The proof is in the results, with many people who lined up for a midnight release unable to buy what they were after because stores were getting cleaned out of their stock within minutes. In between the #FarceFriday hashtags are far more from fans who were showing off their hauls, from single figures they had been after to a veritable bounty of merchandise. And chances are Force Friday will keep being a thing as the trilogy continues to release. All of this is in part of what Fortune is predicting will be a $1 billion dollar merchandising run through to the release of the movie in the U.S alone.

It was also interesting to follow the ‘release’ of the toys. Disney has been incredibly tight lipped over the upcoming movie and everything related to it, to the point that Anthony Daniels (who plays C-3PO) described the secrecy as “ludicrous”. The same could be said for the toys. Despite the fact the toys are out several months before the movie, images of the Force Friday releases were kept away until just days before Friday in a massive ‘unveiling’ livestream. This is of course ignoring the fact that some of these were already leaked online, but when prototype images are often out several months before a toy’s release, Disney’s approach here was noticeable. And once the movie is out and spoilers are less of a concern, they can release a fresh bunch of toys that show off more of the movie.

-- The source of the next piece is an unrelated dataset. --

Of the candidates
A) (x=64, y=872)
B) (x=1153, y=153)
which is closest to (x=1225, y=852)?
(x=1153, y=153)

I won’t pretend to fully understand why people wait outside for midnight launches. It’s not something I’ve done myself, and although I’d consider it for a cinematic release I’m not a collector, so much of appeal in getting that action figure straight away is lost on me. But I do see part of the appeal. What I do know though is that Star Wars hasn’t lost its luster. The merchandise game is still big business and those who missed out on what they were after during Force Friday will get their hands on it all soon enough. And the wheel will keep spinning, so even though Disney handed over an incredible $4 billion dollars to Lucas to acquire Star Wars, the franchise won’t be leeching off of Mickey Mouse, but instead continuing to fill the mouse’s wallet.